■ **Werkinstructies**:
1. Beantwoord de volgende vragen over het tekstfragment over de wandeling, elk op een eigen regel:
(a) Op welke dag liep de ik-persoon over het paadje?
(b) Wat had de ik-persoon op het hoofd tijdens de klap?
(c) Onder welke laan liep de ik-persoon na de stenen trap door?
2. Schrijf het tekstfragment over de wandeling verder, te beginnen na de laatste zin.

■ **Tekstfragment**:
════

Mijn boom des levens

Hierboven is het paadje, waarover ik zondag 17 december 2023 liep, rond een uur of twaalf – achteraf gesproken was dat de goden verzoeken, zeker als je aan de linkerkant van je gezichtsveld een blinde hoek hebt, zoals ik…
En het ging ook inderdaad mis…
Met een klap liep ik rechtstandig tegen de tak aan, die daar zwaar over het pad hangt – die als uit het niets tevoorschijn kwam, ik had ik haar gewoon niet gezien
BOEM!!
En toen beleefde ik de wereld in slow motion … ik stond op m’n benen te tollen, merkte dat ik mezelf niet overeind kon houden, zag intussen in de berm een zacht ogende begroeiing van Rhododendron-bladeren – en ging toen l a n g z a a m neer…
En stond vrijwel onmiddellijk weer overeind, als een tuimelaar die weer opduikelt.
Wel dreunde de klap nog na, mijn hele hoofd deed pijn… Gelukkig maar dat ik een stevige pet op had gehad.

Al snel hervatte ik m’n wandeling. Ik liep verderop gedachteloos een stenen trap af – ik besefte pas later dat ik de leuning niet had gebruikt, tegen mijn gewoonte in – en liep onder de IJdoornlaan door. In de verte zag ik al het hek van het Broekhuijsen-Leewis schooltuincomplex – bekend terrein, ik voelde me weer thuis.

════

(Gegevens voor ruimtelijk redeneren)
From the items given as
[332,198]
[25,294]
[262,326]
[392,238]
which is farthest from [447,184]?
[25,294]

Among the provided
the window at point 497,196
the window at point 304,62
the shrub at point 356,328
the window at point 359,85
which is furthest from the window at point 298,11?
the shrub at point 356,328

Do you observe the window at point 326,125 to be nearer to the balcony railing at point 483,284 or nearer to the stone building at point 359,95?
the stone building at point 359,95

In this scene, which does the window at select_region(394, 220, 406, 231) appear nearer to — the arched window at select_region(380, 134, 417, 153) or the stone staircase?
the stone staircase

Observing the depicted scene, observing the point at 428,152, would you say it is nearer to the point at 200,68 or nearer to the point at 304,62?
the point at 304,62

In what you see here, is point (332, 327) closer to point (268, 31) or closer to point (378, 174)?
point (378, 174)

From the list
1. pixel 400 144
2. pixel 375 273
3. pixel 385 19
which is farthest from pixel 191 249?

════

■ **Antwoorden hieronder**:
1.
(a) Op zondag 17 december 2023, rond een uur of twaalf.
(b) Een stevige pet.
(c) Onder de IJdoornlaan.

2.
Ik besloot toch nog even langs m’n studio aan de Jisperveldstraat te gaan, daar vlak om de hoek. Ik plakte daar een pleister op m’n hoofd – mijn pleisterplaats, zogezegd – waarna ik doorliep naar de Elpermeer … waar verzorgende handen op mij wachtten.

En toen begon het in de daarop volgende dagen langzaam tot me door te dringen … dat ik me opeens vrij voelde om me alléén met mezelf bezig te houden…
Nou, dat was voor mij een ware revolutie… Iris, de gespecialiseerde verpleegkundige van het O.L.V.G. die me na mijn attaque met raad en daad terzijde stond, was verbaasd geweest toen ik een keer zei dat ik steeds met andere mensen bezig was…

Mijn Bodhiboom, middenin Amsterdam Werengouw Noord. Rechtsboven de Jisperveldstraat.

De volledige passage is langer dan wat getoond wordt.